Kaum einer hatte mehr an ihre Rückkehr geglaubt: Nach einer Pause von fünf Jahren erschien am vergangenen Mittwoch wieder eine neue Ausgabe der Schülerzeitung des Erasmus-Gymnasiums.

1999 wurde der erste "EGoist", von Schülern eigenverantwortlich produziert und herausgegeben. Er setzte eine Tradition fort, die in die 60er Jahre zurückreicht. Damals schrieb unter anderem der jetzige Schulleiter Peter Seidl für das Blatt "Symposion".

Der Name wechselte im Lauf der Jahre einige Male. Früchte der Arbeit der Freizeit-Journalisten waren Erfolge wie der Sieg im Schülerzeitungswettbewerb des Medienhauses "Der Neue Tag". Zuletzt gelang das 2008.

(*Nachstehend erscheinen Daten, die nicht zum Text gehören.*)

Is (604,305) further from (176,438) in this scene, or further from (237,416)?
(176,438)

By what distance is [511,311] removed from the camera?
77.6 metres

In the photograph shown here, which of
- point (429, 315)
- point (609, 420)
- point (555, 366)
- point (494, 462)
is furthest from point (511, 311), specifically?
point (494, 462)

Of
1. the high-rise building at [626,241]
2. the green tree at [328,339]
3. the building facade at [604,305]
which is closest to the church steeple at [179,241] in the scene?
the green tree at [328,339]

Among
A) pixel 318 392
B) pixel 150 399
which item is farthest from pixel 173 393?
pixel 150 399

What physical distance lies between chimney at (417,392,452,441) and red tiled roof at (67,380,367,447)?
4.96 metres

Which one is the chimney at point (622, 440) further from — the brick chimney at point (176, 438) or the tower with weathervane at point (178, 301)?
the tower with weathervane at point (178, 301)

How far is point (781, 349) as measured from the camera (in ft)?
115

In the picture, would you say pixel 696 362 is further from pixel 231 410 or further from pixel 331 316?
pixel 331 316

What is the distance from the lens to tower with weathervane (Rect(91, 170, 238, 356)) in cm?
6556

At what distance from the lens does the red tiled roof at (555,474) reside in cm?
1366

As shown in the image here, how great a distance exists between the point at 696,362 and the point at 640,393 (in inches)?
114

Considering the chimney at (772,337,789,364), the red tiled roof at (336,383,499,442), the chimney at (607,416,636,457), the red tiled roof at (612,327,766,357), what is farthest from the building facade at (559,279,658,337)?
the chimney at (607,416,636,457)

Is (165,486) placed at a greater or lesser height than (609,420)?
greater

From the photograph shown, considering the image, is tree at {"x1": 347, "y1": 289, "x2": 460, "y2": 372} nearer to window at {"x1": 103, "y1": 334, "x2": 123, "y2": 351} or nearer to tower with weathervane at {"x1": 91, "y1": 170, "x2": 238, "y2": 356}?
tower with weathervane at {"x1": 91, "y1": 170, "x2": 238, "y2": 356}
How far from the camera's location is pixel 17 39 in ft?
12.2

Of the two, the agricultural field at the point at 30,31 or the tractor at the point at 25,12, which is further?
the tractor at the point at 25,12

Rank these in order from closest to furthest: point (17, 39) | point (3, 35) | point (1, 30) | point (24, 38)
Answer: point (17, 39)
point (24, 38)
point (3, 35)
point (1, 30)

Angesichts ungünstiger Umstände schlief der "EGoist" nach seiner vorläufig letzten Ausgabe 2010 ein. Im vergangenen Schuljahr raffte sich eine Handvoll engagierter Schüler auf, ihn zu neuem Leben zu erwecken. Die Federführung übernahmen Julian Prechtl, Maximilian Knab und Anna Weber (alle Q11). Sie bauten die redaktionellen Strukturen komplett neu auf und eigneten sich das nötige Know-how an. Das Wagnis gelang: Zum ersten Mal in der Schulgeschichte erschien das Magazin komplett in Farbe.

Diese Neuerung kam bei den Schülern sehr gut an. Die Redaktion, aber auch die Schulgemeinschaft hofft, dass jetzt Routine einkehrt und der "EGoist" wieder in regelmäßigem Abstand erscheinen wird.